Spatial questions tied to images:
>> Begin

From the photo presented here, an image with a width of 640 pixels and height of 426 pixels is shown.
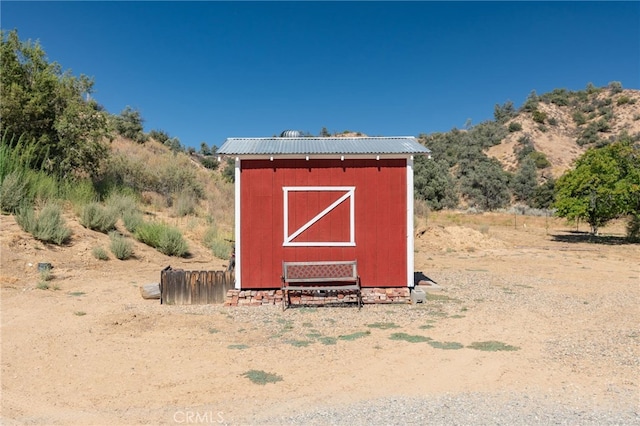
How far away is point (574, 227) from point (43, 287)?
33420 millimetres

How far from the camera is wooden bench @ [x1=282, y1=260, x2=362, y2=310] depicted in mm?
9648

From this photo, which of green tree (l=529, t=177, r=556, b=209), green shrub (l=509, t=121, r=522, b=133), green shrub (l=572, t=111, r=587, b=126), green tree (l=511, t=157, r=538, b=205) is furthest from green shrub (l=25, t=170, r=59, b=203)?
green shrub (l=572, t=111, r=587, b=126)

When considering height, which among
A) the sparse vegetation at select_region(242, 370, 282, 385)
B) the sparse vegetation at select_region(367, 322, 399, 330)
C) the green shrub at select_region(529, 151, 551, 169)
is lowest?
the sparse vegetation at select_region(242, 370, 282, 385)

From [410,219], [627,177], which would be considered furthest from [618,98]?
[410,219]

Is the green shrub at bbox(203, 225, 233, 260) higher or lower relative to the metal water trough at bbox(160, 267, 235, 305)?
higher

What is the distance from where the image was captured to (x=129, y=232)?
16.4m

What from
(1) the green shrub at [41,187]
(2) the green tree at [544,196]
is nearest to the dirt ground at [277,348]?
(1) the green shrub at [41,187]

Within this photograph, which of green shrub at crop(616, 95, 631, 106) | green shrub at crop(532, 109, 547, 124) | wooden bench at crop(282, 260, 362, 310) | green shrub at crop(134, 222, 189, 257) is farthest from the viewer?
green shrub at crop(532, 109, 547, 124)

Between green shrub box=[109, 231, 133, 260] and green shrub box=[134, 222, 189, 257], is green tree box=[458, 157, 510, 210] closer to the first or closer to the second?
green shrub box=[134, 222, 189, 257]

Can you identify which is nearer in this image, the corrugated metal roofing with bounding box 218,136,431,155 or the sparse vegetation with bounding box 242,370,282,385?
the sparse vegetation with bounding box 242,370,282,385

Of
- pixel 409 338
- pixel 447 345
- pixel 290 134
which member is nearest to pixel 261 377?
pixel 409 338

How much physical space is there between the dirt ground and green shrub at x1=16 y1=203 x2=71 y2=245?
1.11ft

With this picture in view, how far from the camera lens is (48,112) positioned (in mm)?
17406

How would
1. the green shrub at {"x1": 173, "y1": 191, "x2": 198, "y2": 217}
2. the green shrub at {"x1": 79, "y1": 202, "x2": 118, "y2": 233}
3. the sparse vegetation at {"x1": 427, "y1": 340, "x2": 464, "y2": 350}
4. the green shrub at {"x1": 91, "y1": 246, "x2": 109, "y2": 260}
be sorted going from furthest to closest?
the green shrub at {"x1": 173, "y1": 191, "x2": 198, "y2": 217} → the green shrub at {"x1": 79, "y1": 202, "x2": 118, "y2": 233} → the green shrub at {"x1": 91, "y1": 246, "x2": 109, "y2": 260} → the sparse vegetation at {"x1": 427, "y1": 340, "x2": 464, "y2": 350}
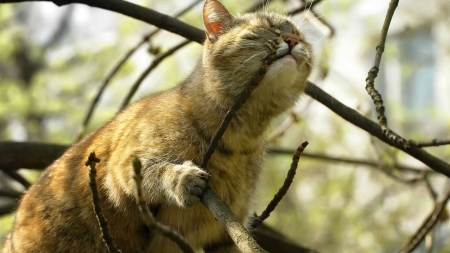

>> End

Copy out the listing word for word, starting at the line that contains "Can you identify" and continuing through the end of the listing. Leave out any pictures.

Can you identify which is nearer in this image, the corrugated metal roofing with bounding box 218,136,431,155 or the sparse vegetation with bounding box 242,370,282,385?
the sparse vegetation with bounding box 242,370,282,385

Of
- pixel 409 338
- pixel 447 345
- pixel 290 134
which member is nearest to pixel 261 377?
pixel 409 338

How much physical space is there between the dirt ground and green shrub at x1=16 y1=203 x2=71 y2=245?
1.11ft

With this picture in view, how far from the camera lens is (48,112) positioned (in mm)?
17406

How would
1. the green shrub at {"x1": 173, "y1": 191, "x2": 198, "y2": 217}
2. the green shrub at {"x1": 79, "y1": 202, "x2": 118, "y2": 233}
3. the sparse vegetation at {"x1": 427, "y1": 340, "x2": 464, "y2": 350}
4. the green shrub at {"x1": 91, "y1": 246, "x2": 109, "y2": 260}
be sorted going from furthest to closest?
the green shrub at {"x1": 173, "y1": 191, "x2": 198, "y2": 217} → the green shrub at {"x1": 79, "y1": 202, "x2": 118, "y2": 233} → the green shrub at {"x1": 91, "y1": 246, "x2": 109, "y2": 260} → the sparse vegetation at {"x1": 427, "y1": 340, "x2": 464, "y2": 350}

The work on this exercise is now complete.